OBJECT REMASTERING IN RAC
Introduction
In RAC, every data block is
mastered by an instance. Mastering a block simply means that master instance
keeps track of the state of the block until the next reconfiguration event (due
to instance restart or otherwise). Hash to the master. These data blocks are
mastered in block ranges. For example, range of blocks starting from file 10,
block 1 through block 128 may be mastered by instance 1, blocks from file 10,
block 129 through 256 are mastered by instance 2 etc. Of course, there are
differences between various versions 10g, 11g etc, but Idea here is that block
ranges are uniformly mastered between various instances so that Global cache
grants are evenly distributed among the instances. Interestingly, length of the
block range is 128 from 10g onwards (Julian Dyke mentioned that is 1089 in 9i,
but I have not personally tested it). Of course, Support recommends you to
unset db_file_multiblock_read_count which will be auto adjusted to 128 which
means that Full block range can be read with fewer GC messages, I suppose. I
digress. Further, Michael Möller (“M2”) pointed out that this hash-algorithm is
further optimized: The hash-algorithm used when initially computing the master
node from the DBA, results in a "virtual master", which is then
translated to a real (online &open) master bya lookup table (the length of
which is the maximum number of possible nodes (128 ?). This means that when one
node goes off/on-line, RAC does NOT have to recalculate the hash for all
blocks, but only distribute the new Hash-to-node table. (One can later
visualize dynamic remastering as an additional lookup table between the hash
value and node. This table also
needs redistributing on node changes.)

■ MATERIAL ■
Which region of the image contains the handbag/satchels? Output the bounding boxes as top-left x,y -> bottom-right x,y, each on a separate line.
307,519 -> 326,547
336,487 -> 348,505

■ STATED EXERCISE A ■
Decide whether each statement agrees with the passage on object remastering in RAC. For each one, answer yes or no and quote the words of the passage that settle it. (i) From 10g onwards, the length of a block range is 128. (ii) When a node goes off-line or on-line, RAC must recalculate the hash for every block. (iii) The master instance tracks the state of a block until the next reconfiguration event.
■ STATED EXERCISE B ■
Pick up the passage on object remastering in RAC after its final sentence and write what comes next.

■ RESPONSE A ■
(i) Yes: "length of the block range is 128 from 10g onwards"
(ii) No: "RAC does NOT have to recalculate the hash for all blocks, but only distribute the new Hash-to-node table"
(iii) Yes: "keeps track of the state of the block until the next reconfiguration event"

■ RESPONSE B ■
Following SQL is helpful in
showing masters and owners of the block. This SQL joins the fixed tables,
x$kjbl with x$le to retrieve resource name. If you are familiar with Oracle
locking strategy, you would probably recognize the format of these cache fusion
(aka old PCM) locks. Lock type in this case is BL, id1 is block# and id2 is
file_id in this case. Column kjblname2 provides a decimal format lock resource.
Please observe the output below:
1.Block range: File 1, block
6360-6376 is mastered by node 3 and also owned by node 3.
2.Block range: File 1, blocks
upto 10709 is mastered by instance 0 and owned by instance 3.
3.Next block range from 10770 is
mastered by instance 2 and owned by 3. Note that this output is coming from a
database with no remastering done yet.
REM
In kjblname2 first entry before ',' is block and second entry file_id*65536 for
BL
locks
select kj.*, le.le_Addr from (
select kjblname, kjblname2, kjblowner, kjblmaster, kjbl
lockp,
substr ( kjblname2, instr(kjblname2,',')+1, instr(kj
blname2,',',1,2)-instr(kjblname2,',',1,1)-1)/65536 fl,
substr ( kjblname2, 1, instr(kjblname2,',')-1) blk
from x$kjbl
) kj, x$le le
where le.le_kjbl = kj.kjbllockp
order by le.le_addr
/
KJBLNAME
KJBLNAME2 KJBLOWNER KJBLMASTER FL BLK LE_ADDR
----------------------
-------------- ---------- ---------- --- ----- ----------------
[0x18d8][0x10000],[BL]
6360,65536,BL 3 3 1 6360 000000038DF9AB08
...
[0x18e7][0x10000],[BL]
6375,65536,BL 3 3 1 6375 00000038DFBF818 #2
[0x18e8][0x10000],[BL]
6376,65536,BL 3 3 1 6376 000000038DFD3BA0
...
[0x29d1][0x10000],[BL]
10705,65536,BL 3 0 1 10705 00000005D6FE9230
...
[0x29d5][0x10000],[BL]
10709,65536,BL 3 0 1 10709 000000038EFBB990
[0x2a12][0x10000],[BL]
10770,65536,BL 3 2 1 10770 000000075FFE3C18
...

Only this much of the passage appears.